- Exercise aim
What is needed is an exact copy of the entries below, with the pictures left out.

- Information provided
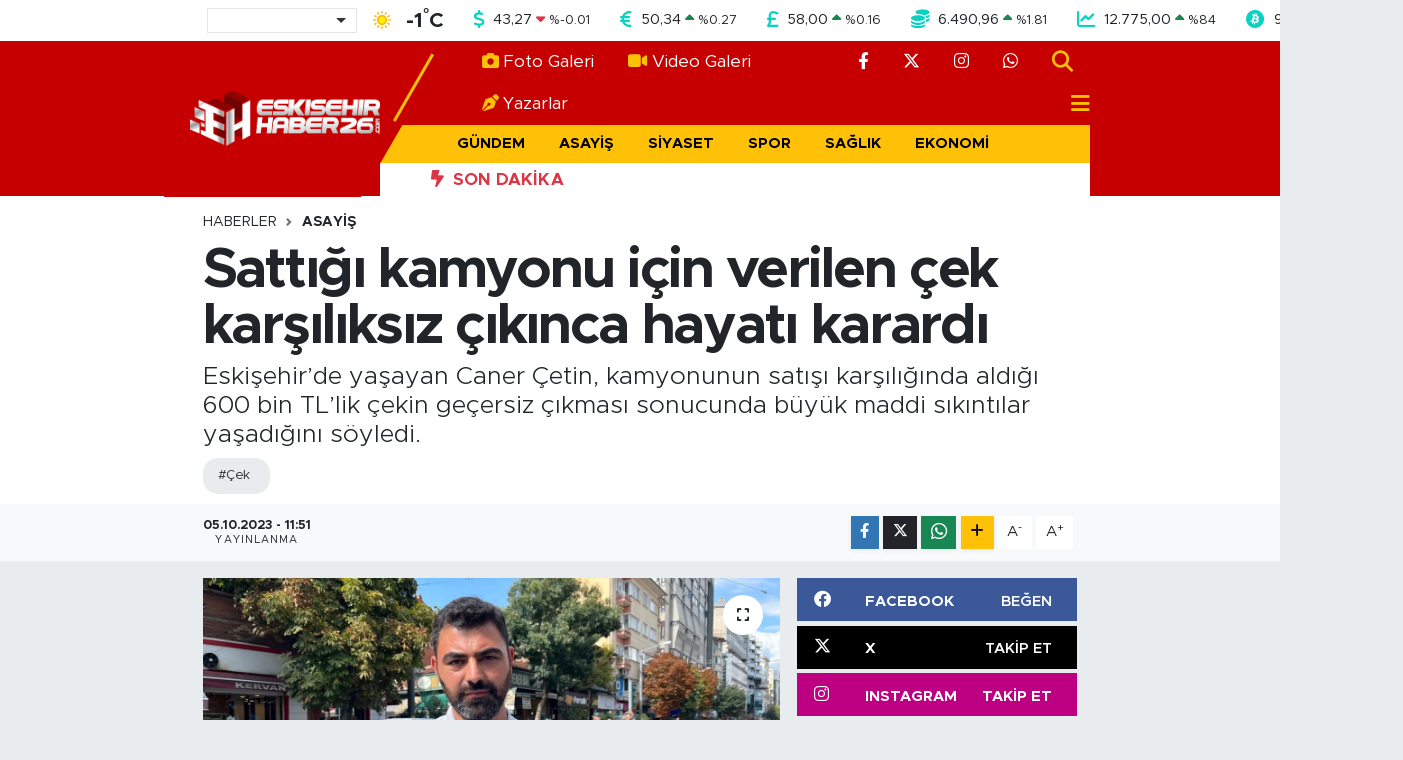

--- FILE ---
content_type: text/html; charset=utf-8
request_url: https://www.google.com/recaptcha/api2/aframe
body_size: 268
content:
<!DOCTYPE HTML><html><head><meta http-equiv="content-type" content="text/html; charset=UTF-8"></head><body><script nonce="6HzXH_382Ns0bjT8KUrwYQ">/** Anti-fraud and anti-abuse applications only. See google.com/recaptcha */ try{var clients={'sodar':'https://pagead2.googlesyndication.com/pagead/sodar?'};window.addEventListener("message",function(a){try{if(a.source===window.parent){var b=JSON.parse(a.data);var c=clients[b['id']];if(c){var d=document.createElement('img');d.src=c+b['params']+'&rc='+(localStorage.getItem("rc::a")?sessionStorage.getItem("rc::b"):"");window.document.body.appendChild(d);sessionStorage.setItem("rc::e",parseInt(sessionStorage.getItem("rc::e")||0)+1);localStorage.setItem("rc::h",'1768812859082');}}}catch(b){}});window.parent.postMessage("_grecaptcha_ready", "*");}catch(b){}</script></body></html>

- Your response
--- FILE ---
content_type: text/html; charset=utf-8
request_url: https://www.google.com/recaptcha/api2/aframe
body_size: 268
content:
<!DOCTYPE HTML><html><head><meta http-equiv="content-type" content="text/html; charset=UTF-8"></head><body><script nonce="6HzXH_382Ns0bjT8KUrwYQ">/** Anti-fraud and anti-abuse applications only. See google.com/recaptcha */ try{var clients={'sodar':'https://pagead2.googlesyndication.com/pagead/sodar?'};window.addEventListener("message",function(a){try{if(a.source===window.parent){var b=JSON.parse(a.data);var c=clients[b['id']];if(c){var d=document.createElement('img');d.src=c+b['params']+'&rc='+(localStorage.getItem("rc::a")?sessionStorage.getItem("rc::b"):"");window.document.body.appendChild(d);sessionStorage.setItem("rc::e",parseInt(sessionStorage.getItem("rc::e")||0)+1);localStorage.setItem("rc::h",'1768812859082');}}}catch(b){}});window.parent.postMessage("_grecaptcha_ready", "*");}catch(b){}</script></body></html>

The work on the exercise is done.